Do this – Could you give every line of the records below as a Markdown table with the columns No. and Text, numbering each row and leaving out blank lines?

Material –
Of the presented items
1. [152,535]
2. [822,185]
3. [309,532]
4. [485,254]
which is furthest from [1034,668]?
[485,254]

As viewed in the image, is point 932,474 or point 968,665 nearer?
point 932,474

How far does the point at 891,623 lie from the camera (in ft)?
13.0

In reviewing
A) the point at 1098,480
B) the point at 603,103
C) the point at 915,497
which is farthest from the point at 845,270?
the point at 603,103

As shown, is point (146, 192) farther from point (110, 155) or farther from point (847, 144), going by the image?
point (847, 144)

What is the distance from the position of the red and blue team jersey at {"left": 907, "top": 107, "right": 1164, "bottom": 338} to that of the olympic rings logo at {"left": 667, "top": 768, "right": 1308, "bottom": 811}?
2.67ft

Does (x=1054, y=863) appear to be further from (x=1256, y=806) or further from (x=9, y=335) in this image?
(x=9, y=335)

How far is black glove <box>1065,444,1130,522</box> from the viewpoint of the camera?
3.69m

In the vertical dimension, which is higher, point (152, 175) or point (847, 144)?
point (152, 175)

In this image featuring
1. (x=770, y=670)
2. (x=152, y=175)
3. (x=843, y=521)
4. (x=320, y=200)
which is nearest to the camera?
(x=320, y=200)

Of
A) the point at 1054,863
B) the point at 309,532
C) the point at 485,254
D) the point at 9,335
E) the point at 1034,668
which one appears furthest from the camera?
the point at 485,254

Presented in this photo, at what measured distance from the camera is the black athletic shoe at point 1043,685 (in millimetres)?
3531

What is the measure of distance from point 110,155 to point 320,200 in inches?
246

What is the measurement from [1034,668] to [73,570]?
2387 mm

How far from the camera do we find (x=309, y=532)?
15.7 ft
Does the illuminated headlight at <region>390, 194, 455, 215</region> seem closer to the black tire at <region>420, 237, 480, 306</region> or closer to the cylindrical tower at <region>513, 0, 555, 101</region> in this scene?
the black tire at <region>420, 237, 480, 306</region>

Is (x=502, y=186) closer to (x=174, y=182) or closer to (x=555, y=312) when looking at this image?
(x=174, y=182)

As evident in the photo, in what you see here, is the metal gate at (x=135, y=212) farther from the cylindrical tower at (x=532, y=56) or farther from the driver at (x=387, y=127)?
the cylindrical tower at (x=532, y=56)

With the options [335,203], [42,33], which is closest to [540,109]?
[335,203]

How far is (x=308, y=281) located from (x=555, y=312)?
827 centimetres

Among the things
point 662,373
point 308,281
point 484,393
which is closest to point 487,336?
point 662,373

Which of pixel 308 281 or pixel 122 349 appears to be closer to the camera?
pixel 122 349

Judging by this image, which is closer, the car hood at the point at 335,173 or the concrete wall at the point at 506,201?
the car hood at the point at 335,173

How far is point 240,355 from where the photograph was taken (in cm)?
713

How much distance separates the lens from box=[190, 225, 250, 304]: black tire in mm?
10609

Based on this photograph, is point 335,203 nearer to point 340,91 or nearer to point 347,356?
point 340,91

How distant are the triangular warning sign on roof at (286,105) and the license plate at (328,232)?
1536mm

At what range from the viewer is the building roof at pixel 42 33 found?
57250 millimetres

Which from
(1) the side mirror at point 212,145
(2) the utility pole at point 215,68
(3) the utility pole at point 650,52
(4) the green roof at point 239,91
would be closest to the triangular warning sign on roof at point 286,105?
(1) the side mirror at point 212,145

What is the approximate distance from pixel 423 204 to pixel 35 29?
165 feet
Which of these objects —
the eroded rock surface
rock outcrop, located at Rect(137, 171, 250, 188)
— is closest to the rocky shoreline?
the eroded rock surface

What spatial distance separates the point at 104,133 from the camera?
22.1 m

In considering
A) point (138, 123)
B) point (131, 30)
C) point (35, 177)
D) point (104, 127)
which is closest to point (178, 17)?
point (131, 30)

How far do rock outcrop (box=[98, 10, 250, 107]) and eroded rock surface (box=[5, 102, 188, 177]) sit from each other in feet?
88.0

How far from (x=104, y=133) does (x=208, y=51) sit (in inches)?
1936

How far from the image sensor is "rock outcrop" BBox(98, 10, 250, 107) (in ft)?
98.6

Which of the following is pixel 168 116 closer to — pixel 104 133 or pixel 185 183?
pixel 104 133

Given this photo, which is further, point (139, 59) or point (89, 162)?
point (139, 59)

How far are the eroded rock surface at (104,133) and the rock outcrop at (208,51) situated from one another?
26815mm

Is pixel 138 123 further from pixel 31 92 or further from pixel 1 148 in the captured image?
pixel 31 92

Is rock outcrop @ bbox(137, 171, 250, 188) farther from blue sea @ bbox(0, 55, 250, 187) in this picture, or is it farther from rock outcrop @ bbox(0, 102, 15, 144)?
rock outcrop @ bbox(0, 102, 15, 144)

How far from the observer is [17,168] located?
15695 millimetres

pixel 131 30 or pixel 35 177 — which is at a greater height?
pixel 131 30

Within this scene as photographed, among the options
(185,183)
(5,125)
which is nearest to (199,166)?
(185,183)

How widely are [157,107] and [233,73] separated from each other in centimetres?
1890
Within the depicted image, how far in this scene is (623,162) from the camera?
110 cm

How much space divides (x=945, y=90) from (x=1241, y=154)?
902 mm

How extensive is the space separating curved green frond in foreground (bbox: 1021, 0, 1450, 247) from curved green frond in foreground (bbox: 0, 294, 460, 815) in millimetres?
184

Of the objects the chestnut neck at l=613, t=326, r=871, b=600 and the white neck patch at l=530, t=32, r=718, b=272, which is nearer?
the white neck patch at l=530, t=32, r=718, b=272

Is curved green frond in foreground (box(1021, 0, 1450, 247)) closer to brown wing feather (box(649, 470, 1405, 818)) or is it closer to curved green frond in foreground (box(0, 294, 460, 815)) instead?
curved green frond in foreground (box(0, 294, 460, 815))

Complete answer –
| No. | Text |
|---|---|
| 1 | Of the presented items |
| 2 | 1. [152,535] |
| 3 | 2. [822,185] |
| 4 | 3. [309,532] |
| 5 | 4. [485,254] |
| 6 | which is furthest from [1034,668]? |
| 7 | [485,254] |
| 8 | As viewed in the image, is point 932,474 or point 968,665 nearer? |
| 9 | point 932,474 |
| 10 | How far does the point at 891,623 lie from the camera (in ft)? |
| 11 | 13.0 |
| 12 | In reviewing |
| 13 | A) the point at 1098,480 |
| 14 | B) the point at 603,103 |
| 15 | C) the point at 915,497 |
| 16 | which is farthest from the point at 845,270? |
| 17 | the point at 603,103 |
| 18 | As shown, is point (146, 192) farther from point (110, 155) or farther from point (847, 144), going by the image? |
| 19 | point (847, 144) |
| 20 | What is the distance from the position of the red and blue team jersey at {"left": 907, "top": 107, "right": 1164, "bottom": 338} to that of the olympic rings logo at {"left": 667, "top": 768, "right": 1308, "bottom": 811}? |
| 21 | 2.67ft |
| 22 | Does (x=1054, y=863) appear to be further from (x=1256, y=806) or further from (x=9, y=335) in this image? |
| 23 | (x=9, y=335) |
| 24 | How far is black glove <box>1065,444,1130,522</box> from the viewpoint of the camera? |
| 25 | 3.69m |
| 26 | In the vertical dimension, which is higher, point (152, 175) or point (847, 144)? |
| 27 | point (152, 175) |
| 28 | In this image featuring |
| 29 | 1. (x=770, y=670) |
| 30 | 2. (x=152, y=175) |
| 31 | 3. (x=843, y=521) |
| 32 | 4. (x=320, y=200) |
| 33 | which is nearest to the camera? |
| 34 | (x=320, y=200) |
| 35 | Of |
| 36 | A) the point at 1054,863 |
| 37 | B) the point at 309,532 |
| 38 | C) the point at 485,254 |
| 39 | D) the point at 9,335 |
| 40 | E) the point at 1034,668 |
| 41 | which one appears furthest from the camera? |
| 42 | the point at 485,254 |
| 43 | Presented in this photo, at what measured distance from the camera is the black athletic shoe at point 1043,685 (in millimetres)? |
| 44 | 3531 |
| 45 | What is the measure of distance from point 110,155 to point 320,200 in inches? |
| 46 | 246 |
| 47 | What is the measurement from [1034,668] to [73,570]? |
| 48 | 2387 mm |
| 49 | How far from the camera do we find (x=309, y=532)? |
| 50 | 15.7 ft |
| 51 | Does the illuminated headlight at <region>390, 194, 455, 215</region> seem closer to the black tire at <region>420, 237, 480, 306</region> or closer to the cylindrical tower at <region>513, 0, 555, 101</region> in this scene? |
| 52 | the black tire at <region>420, 237, 480, 306</region> |
| 53 | Is (x=502, y=186) closer to (x=174, y=182) or closer to (x=555, y=312) when looking at this image? |
| 54 | (x=174, y=182) |
| 55 | As evident in the photo, in what you see here, is the metal gate at (x=135, y=212) farther from the cylindrical tower at (x=532, y=56) or farther from the driver at (x=387, y=127)? |
| 56 | the cylindrical tower at (x=532, y=56) |
| 57 | With the options [335,203], [42,33], which is closest to [540,109]? |
| 58 | [335,203] |
| 59 | How far is (x=308, y=281) located from (x=555, y=312)? |
| 60 | 827 centimetres |
| 61 | Among the things |
| 62 | point 662,373 |
| 63 | point 308,281 |
| 64 | point 484,393 |
| 65 | which is closest to point 487,336? |
| 66 | point 662,373 |
| 67 | Which of pixel 308 281 or pixel 122 349 appears to be closer to the camera? |
| 68 | pixel 122 349 |
| 69 | Judging by this image, which is closer, the car hood at the point at 335,173 or the concrete wall at the point at 506,201? |
| 70 | the car hood at the point at 335,173 |
| 71 | How far is point 240,355 from where the photograph was taken (in cm)? |
| 72 | 713 |
| 73 | How much distance separates the lens from box=[190, 225, 250, 304]: black tire in mm? |
| 74 | 10609 |
| 75 | Based on this photograph, is point 335,203 nearer to point 340,91 or nearer to point 347,356? |
| 76 | point 340,91 |
| 77 | How distant are the triangular warning sign on roof at (286,105) and the license plate at (328,232)? |
| 78 | 1536mm |
| 79 | At what range from the viewer is the building roof at pixel 42 33 found? |
| 80 | 57250 millimetres |
| 81 | Which from |
| 82 | (1) the side mirror at point 212,145 |
| 83 | (2) the utility pole at point 215,68 |
| 84 | (3) the utility pole at point 650,52 |
| 85 | (4) the green roof at point 239,91 |
| 86 | would be closest to the triangular warning sign on roof at point 286,105? |
| 87 | (1) the side mirror at point 212,145 |
| 88 | What is the approximate distance from pixel 423 204 to pixel 35 29? |
| 89 | 165 feet |
| 90 | Which of these objects — |
| 91 | the eroded rock surface |
| 92 | rock outcrop, located at Rect(137, 171, 250, 188) |
| 93 | — is closest to the rocky shoreline? |
| 94 | the eroded rock surface |
| 95 | What spatial distance separates the point at 104,133 from the camera? |
| 96 | 22.1 m |
| 97 | In considering |
| 98 | A) point (138, 123) |
| 99 | B) point (131, 30) |
| 100 | C) point (35, 177) |
| 101 | D) point (104, 127) |
| 102 | which is closest to point (178, 17)? |
| 103 | point (131, 30) |
| 104 | How far do rock outcrop (box=[98, 10, 250, 107]) and eroded rock surface (box=[5, 102, 188, 177]) sit from each other in feet? |
| 105 | 88.0 |
| 106 | How far from (x=104, y=133) does (x=208, y=51) sit (in inches)? |
| 107 | 1936 |
| 108 | How far from the image sensor is "rock outcrop" BBox(98, 10, 250, 107) (in ft)? |
| 109 | 98.6 |
| 110 | Which of the following is pixel 168 116 closer to — pixel 104 133 or pixel 185 183? |
| 111 | pixel 104 133 |
| 112 | Given this photo, which is further, point (139, 59) or point (89, 162)? |
| 113 | point (139, 59) |
| 114 | How far are the eroded rock surface at (104,133) and the rock outcrop at (208,51) situated from one another? |
| 115 | 26815mm |
| 116 | Is pixel 138 123 further from pixel 31 92 or further from pixel 1 148 in the captured image? |
| 117 | pixel 31 92 |
| 118 | Is rock outcrop @ bbox(137, 171, 250, 188) farther from blue sea @ bbox(0, 55, 250, 187) in this picture, or is it farther from rock outcrop @ bbox(0, 102, 15, 144)? |
| 119 | rock outcrop @ bbox(0, 102, 15, 144) |
| 120 | How far from the observer is [17,168] located? |
| 121 | 15695 millimetres |
| 122 | pixel 131 30 or pixel 35 177 — which is at a greater height? |
| 123 | pixel 131 30 |
| 124 | Within this scene as photographed, among the options |
| 125 | (185,183) |
| 126 | (5,125) |
| 127 | which is nearest to (199,166)? |
| 128 | (185,183) |
| 129 | How widely are [157,107] and [233,73] separated from each other in centimetres? |
| 130 | 1890 |
| 131 | Within the depicted image, how far in this scene is (623,162) from the camera? |
| 132 | 110 cm |
| 133 | How much space divides (x=945, y=90) from (x=1241, y=154)? |
| 134 | 902 mm |
| 135 | How extensive is the space separating curved green frond in foreground (bbox: 1021, 0, 1450, 247) from curved green frond in foreground (bbox: 0, 294, 460, 815) in millimetres? |
| 136 | 184 |
| 137 | Of the objects the chestnut neck at l=613, t=326, r=871, b=600 and the white neck patch at l=530, t=32, r=718, b=272, which is nearer? |
| 138 | the white neck patch at l=530, t=32, r=718, b=272 |
| 139 | Is curved green frond in foreground (box(1021, 0, 1450, 247)) closer to brown wing feather (box(649, 470, 1405, 818)) or is it closer to curved green frond in foreground (box(0, 294, 460, 815)) instead? |
| 140 | curved green frond in foreground (box(0, 294, 460, 815)) |